Logiquement, après l'annonce des sanctions, vendredi, les secteurs qui auraient dû bénéficier des achats chinois ont souffert en Bourse à New York : Bœing, qui vend des appareils à la Chine mais importe aussi beaucoup de pièces détachées pour ses avions 737 et 787, a reculé, tout comme le soja, que les agriculteurs américains vendent aux Chinois pour leurs élevages de porcs. Toutefois, les marchés restent beaucoup plus calmes que ne le laisserait supposer l'ampleur de la crise politique. Le président de la Réserve fédérale, Jerome Powell, a annoncé mercredi 13 juin que la guerre commerciale actuelle n'était pour l'instant pas visible dans les chiffres.
Dès cet hiver, le vice-président chinois Wang Qishan, recevant une délégation de patrons américains, les avait invités à faire du lobbying auprès de Donald Trump pour éviter une guerre commerciale. Parmi eux figuraient des dirigeants d'IBM, du fonds d'investissement Blackstone, dont le PDG est proche du locataire de la Maison Blanche, ou encore Qualcomm, l'entreprise californienne de semi-conducteurs, qui attend le feu vert des autorités chinoises de la concurrence pour racheter le néerlandais NXP pour un montant de 44 milliards de dollars.

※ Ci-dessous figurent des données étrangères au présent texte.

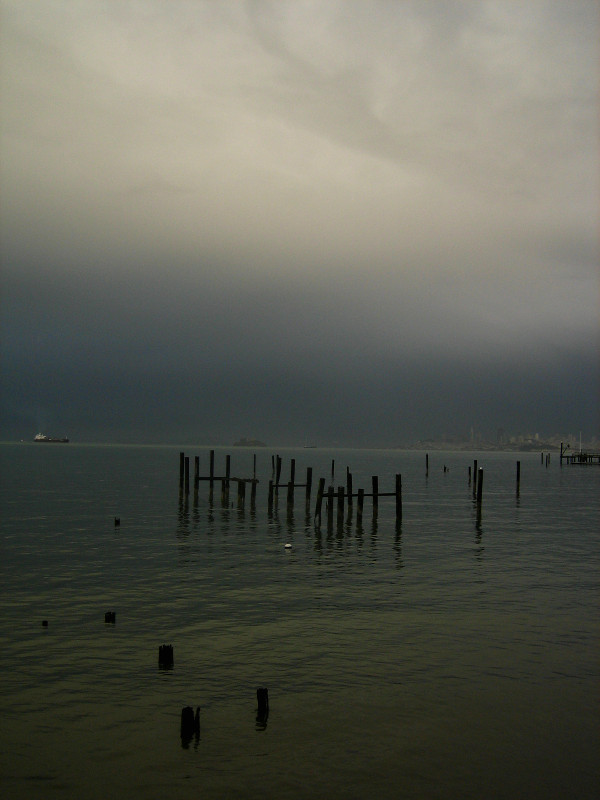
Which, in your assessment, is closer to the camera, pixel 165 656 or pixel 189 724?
pixel 189 724

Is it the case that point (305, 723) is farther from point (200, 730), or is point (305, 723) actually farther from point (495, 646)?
point (495, 646)

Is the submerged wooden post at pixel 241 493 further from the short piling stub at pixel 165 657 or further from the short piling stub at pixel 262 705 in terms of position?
the short piling stub at pixel 262 705

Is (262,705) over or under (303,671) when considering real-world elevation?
over

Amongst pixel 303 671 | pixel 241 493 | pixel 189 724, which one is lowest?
pixel 303 671

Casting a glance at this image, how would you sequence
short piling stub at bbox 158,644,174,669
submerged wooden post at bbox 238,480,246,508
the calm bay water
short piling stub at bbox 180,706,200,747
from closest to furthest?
the calm bay water < short piling stub at bbox 180,706,200,747 < short piling stub at bbox 158,644,174,669 < submerged wooden post at bbox 238,480,246,508

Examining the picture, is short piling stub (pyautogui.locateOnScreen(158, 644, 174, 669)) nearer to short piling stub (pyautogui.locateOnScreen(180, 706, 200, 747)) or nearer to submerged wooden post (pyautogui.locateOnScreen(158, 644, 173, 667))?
submerged wooden post (pyautogui.locateOnScreen(158, 644, 173, 667))

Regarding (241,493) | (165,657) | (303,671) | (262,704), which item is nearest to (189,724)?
(262,704)

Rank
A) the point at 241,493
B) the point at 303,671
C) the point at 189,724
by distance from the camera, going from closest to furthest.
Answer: the point at 189,724, the point at 303,671, the point at 241,493

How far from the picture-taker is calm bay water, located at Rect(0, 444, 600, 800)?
11.0 metres

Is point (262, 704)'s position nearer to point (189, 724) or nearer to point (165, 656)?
point (189, 724)

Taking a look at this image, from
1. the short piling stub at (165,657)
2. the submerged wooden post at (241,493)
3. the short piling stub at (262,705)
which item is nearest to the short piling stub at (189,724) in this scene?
the short piling stub at (262,705)

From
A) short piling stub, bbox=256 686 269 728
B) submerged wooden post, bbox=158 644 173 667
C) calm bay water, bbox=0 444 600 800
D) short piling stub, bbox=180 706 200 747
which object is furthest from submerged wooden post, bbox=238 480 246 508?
short piling stub, bbox=180 706 200 747

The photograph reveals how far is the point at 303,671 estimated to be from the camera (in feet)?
50.0

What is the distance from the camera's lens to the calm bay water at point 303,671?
1098cm
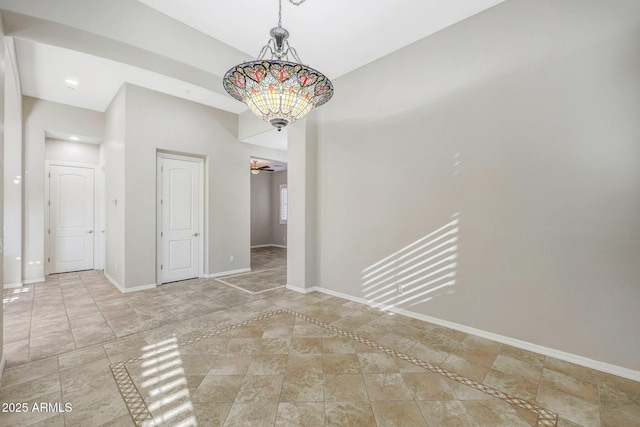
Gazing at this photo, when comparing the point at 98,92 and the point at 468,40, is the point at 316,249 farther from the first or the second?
the point at 98,92

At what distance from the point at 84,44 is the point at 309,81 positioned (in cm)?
229

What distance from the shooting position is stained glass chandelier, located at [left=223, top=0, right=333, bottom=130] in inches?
75.6

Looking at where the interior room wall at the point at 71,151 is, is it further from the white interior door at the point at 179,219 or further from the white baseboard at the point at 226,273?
the white baseboard at the point at 226,273

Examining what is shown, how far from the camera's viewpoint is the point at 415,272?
336 centimetres

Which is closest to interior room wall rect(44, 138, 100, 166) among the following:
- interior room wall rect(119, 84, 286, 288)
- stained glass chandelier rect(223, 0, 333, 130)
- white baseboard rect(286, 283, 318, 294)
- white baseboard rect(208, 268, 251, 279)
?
interior room wall rect(119, 84, 286, 288)

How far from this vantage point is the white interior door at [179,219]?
195 inches

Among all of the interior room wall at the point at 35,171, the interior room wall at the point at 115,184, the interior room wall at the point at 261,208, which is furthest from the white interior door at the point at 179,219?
the interior room wall at the point at 261,208

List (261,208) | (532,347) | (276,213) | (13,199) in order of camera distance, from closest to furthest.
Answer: (532,347), (13,199), (261,208), (276,213)

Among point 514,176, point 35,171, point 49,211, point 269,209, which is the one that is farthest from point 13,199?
point 514,176

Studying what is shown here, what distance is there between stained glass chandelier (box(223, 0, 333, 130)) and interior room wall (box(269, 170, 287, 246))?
820 cm

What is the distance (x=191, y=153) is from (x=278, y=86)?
3.83 metres

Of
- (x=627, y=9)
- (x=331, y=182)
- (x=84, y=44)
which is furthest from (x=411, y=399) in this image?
(x=84, y=44)

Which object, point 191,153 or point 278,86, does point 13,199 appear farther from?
point 278,86

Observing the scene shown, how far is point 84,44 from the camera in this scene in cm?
258
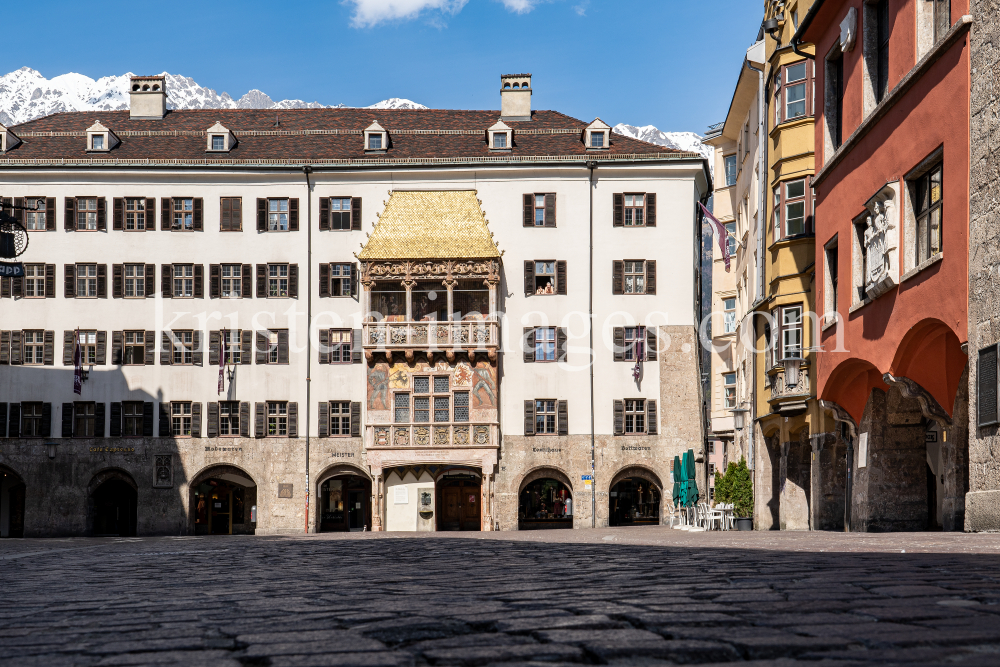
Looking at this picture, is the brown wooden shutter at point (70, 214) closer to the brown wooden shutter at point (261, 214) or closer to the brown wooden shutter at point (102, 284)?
the brown wooden shutter at point (102, 284)

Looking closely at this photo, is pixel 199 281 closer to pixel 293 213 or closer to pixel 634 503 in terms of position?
pixel 293 213

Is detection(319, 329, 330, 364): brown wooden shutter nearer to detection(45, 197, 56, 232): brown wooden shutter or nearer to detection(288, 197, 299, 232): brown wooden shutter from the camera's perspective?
detection(288, 197, 299, 232): brown wooden shutter

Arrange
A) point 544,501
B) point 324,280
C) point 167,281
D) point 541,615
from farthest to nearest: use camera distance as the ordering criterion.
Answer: point 544,501, point 167,281, point 324,280, point 541,615

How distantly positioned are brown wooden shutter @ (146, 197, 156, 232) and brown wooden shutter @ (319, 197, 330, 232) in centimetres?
681

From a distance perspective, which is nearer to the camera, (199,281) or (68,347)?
(68,347)

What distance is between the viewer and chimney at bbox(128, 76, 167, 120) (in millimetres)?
54312

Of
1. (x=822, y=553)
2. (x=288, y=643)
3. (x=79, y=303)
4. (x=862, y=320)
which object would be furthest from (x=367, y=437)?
(x=288, y=643)

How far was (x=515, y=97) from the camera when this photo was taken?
2106 inches

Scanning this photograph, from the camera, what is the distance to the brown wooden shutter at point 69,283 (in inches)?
1873

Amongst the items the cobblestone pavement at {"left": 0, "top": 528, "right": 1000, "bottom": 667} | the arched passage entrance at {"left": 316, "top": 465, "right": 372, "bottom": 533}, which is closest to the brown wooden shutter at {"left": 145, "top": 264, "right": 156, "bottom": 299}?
the arched passage entrance at {"left": 316, "top": 465, "right": 372, "bottom": 533}

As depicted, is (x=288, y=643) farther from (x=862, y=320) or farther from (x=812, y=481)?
(x=812, y=481)

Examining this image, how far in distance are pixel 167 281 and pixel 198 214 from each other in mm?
3034

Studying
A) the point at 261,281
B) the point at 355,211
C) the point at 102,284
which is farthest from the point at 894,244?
the point at 102,284

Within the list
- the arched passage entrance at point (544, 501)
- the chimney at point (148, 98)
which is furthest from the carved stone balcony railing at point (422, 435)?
the chimney at point (148, 98)
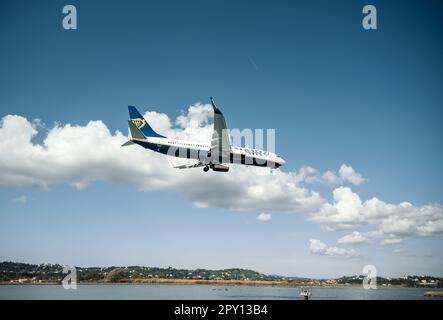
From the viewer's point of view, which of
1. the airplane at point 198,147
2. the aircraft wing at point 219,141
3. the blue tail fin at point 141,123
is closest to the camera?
the aircraft wing at point 219,141

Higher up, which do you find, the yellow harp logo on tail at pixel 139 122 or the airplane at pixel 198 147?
the yellow harp logo on tail at pixel 139 122

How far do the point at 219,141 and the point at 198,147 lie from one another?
14.2 feet

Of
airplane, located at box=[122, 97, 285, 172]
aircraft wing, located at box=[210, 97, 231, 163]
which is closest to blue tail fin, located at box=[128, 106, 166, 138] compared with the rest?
airplane, located at box=[122, 97, 285, 172]

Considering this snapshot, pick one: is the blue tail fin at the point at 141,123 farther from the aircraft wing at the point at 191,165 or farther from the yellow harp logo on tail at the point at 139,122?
the aircraft wing at the point at 191,165

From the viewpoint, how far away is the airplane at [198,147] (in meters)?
56.9

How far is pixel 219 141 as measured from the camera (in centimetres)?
5625

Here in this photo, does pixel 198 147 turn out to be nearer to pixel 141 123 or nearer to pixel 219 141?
pixel 219 141

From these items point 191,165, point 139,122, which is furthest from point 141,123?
point 191,165

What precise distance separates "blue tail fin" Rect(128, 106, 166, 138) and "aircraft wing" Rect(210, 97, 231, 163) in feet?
28.3

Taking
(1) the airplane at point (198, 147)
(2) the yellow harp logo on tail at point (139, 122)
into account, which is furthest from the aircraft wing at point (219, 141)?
(2) the yellow harp logo on tail at point (139, 122)
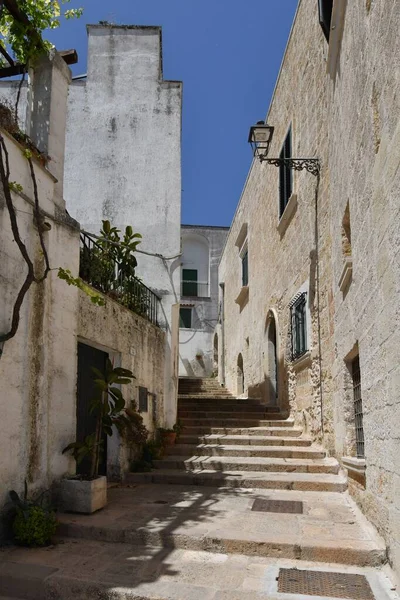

Le sénateur républicain de l'Utah, Orrin Hatch a estimé que les
" droits de douane vont affecter les entreprises et les consommateurs de Chine et des Etats-Unis et mettre en danger l'économie des deux pays ". La chambre de commerce américaine, elle, déplore que ces droits fassent peser
" le coût des pratiques déloyales chinoises sur les épaules des consommateurs, des industriels, des éleveurs et des fermiers américains ". Les multinationales américaines vont payer des droits de douane sur leurs propres produits, ce qui a conduit les producteurs de semi-conducteurs à dénoncer des mesures
" contre-productives ".
L'affaire révèle l'extraordinaire imbrication des économies chinoise et américaine. L'entreprise chinoise de télécoms ZTE a dû cesser ses activités en mai, à la suite de l'interdiction de se fournir auprès d'entreprises américaines pour avoir violé les embargos sur la Corée du Nord et l'Iran. L'entreprise taïwanaise Foxconn, qui assemble en Chine les iPhone d'Apple, examine l'impact de la guerre commerciale, révèle le
Wall Street Journal. A terme, les Chinois ont un intérêt objectif à réduire leur dépendance commerciale et technologique vis-à-vis des Etats-Unis. Après le pivot vers le Pacifique engagé par Barack Obama, c'est au tour des Chinois de pivoter vers l'Ouest, quitte à davantage commercer avec les Européens.